Le voci a poco a poco si allontanarono verso l’ovest e il silenzio ritornò nella foresta. Anche dalla parte del mare non si udivano più tuonare le spingarde della piccola nave.

Il signor Albani e il marinaio, quantunque desiderassero ardentemente di lasciare quel nascondiglio e di ripiegarsi verso la caverna, non osarono muoversi, per paura che qualche pirata si trovasse imboscato a breve distanza da loro.

Trascorse un’ora, poi un’altra, ma le voci non si udirono più; solamente i pappagalli ed i tucani-rinoceronti continuavano a cicalare sulle più alte cime degli alberi.

— Tentiamo la sorte, signore, — disse Enrico. — Piccolo Tonno sarà molto inquieto non vedendoci a ritornare e poi stritolerei volentieri un biscotto.
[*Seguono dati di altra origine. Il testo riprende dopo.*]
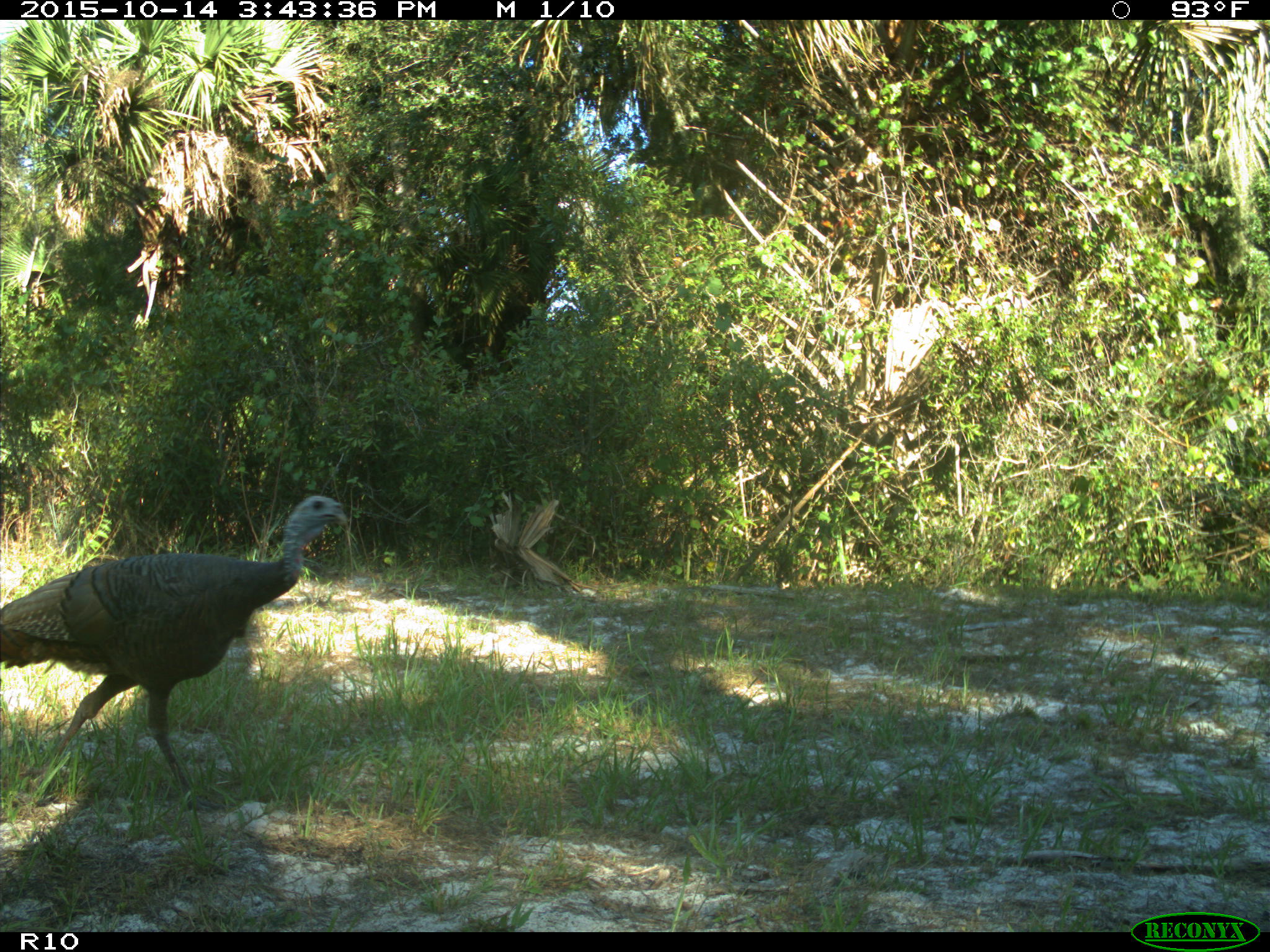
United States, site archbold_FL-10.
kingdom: Animalia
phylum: Chordata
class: Aves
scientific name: Aves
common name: birds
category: unidentified bird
— Sali prima sui rami superiori e guarda se scorgi qualcuno. L’albero è alto assai e forse potrai vedere ciò che succede anche sulla spiaggia. —

Il marinaio non si fece ripetere l’ordine. Aggrappandosi ai rami e ai calamus, raggiunse le cime più elevate e di là girò gli sguardi.

Essendo quell’albero uno dei più alti della foresta, potè senza fatica scorgere un grande tratto della costa settentrionale.
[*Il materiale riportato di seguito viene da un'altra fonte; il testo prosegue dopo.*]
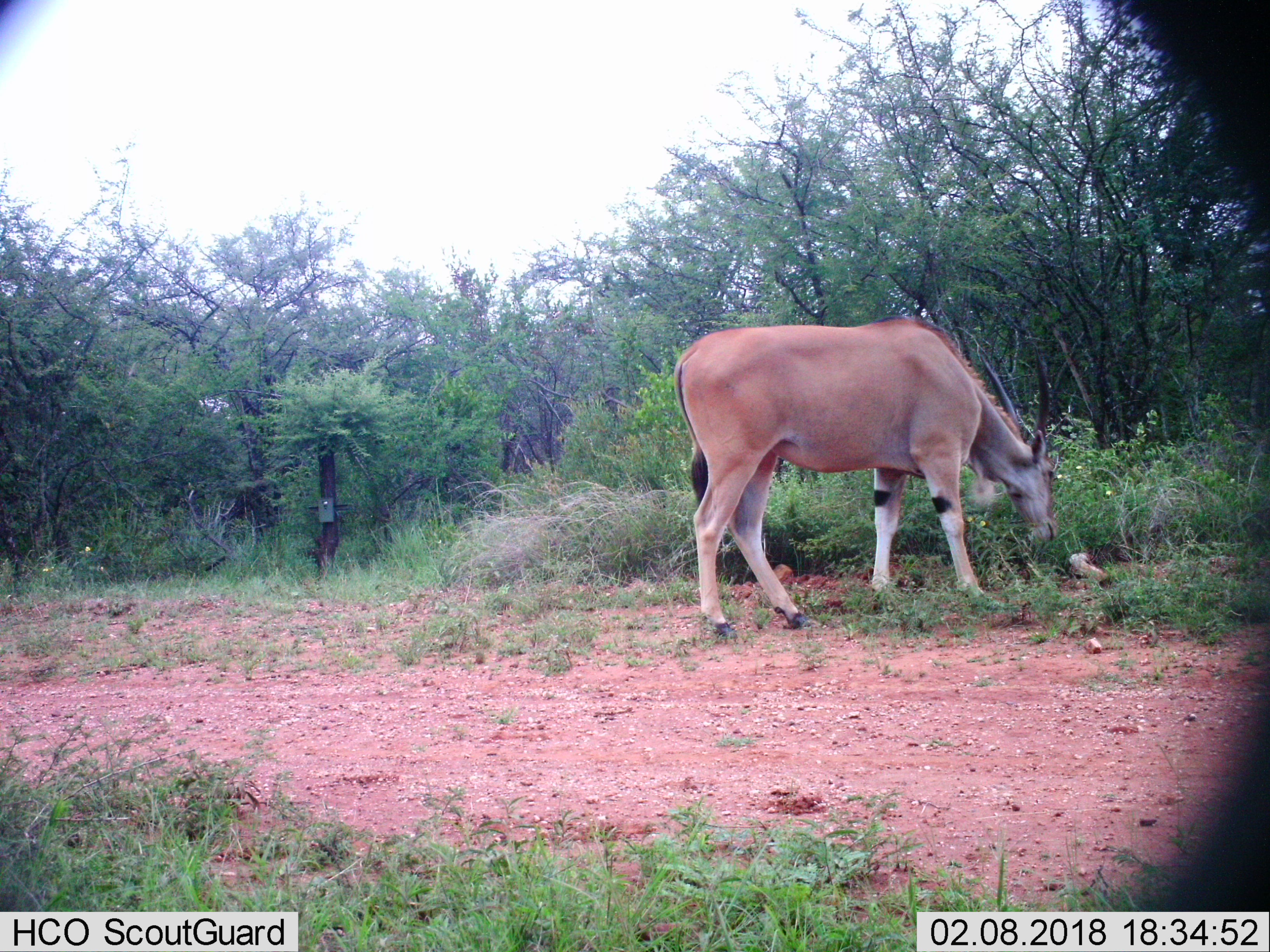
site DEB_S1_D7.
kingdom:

Il tia-kau-ting era ancorato nella piccola cala, ma sotto le rupi. Un albero era stato abbassato e sulla spiaggia degli uomini erano occupati ad atterrare una pianta dal fusto diritto.

— Ora comprendo perchè quei birbanti hanno approdato, — mormorò il marinaio. — Avevano il trinchetto da cambiare. —

Abbassò gli sguardi verso la piantagione di bambù; ma vide che alte canne erano immobili, segno evidente che nessun uomo stava attraversandola. Guardò verso la montagna e gli parve di vedere dei corpi apparire e scomparire fra i cespugli e i macchioni.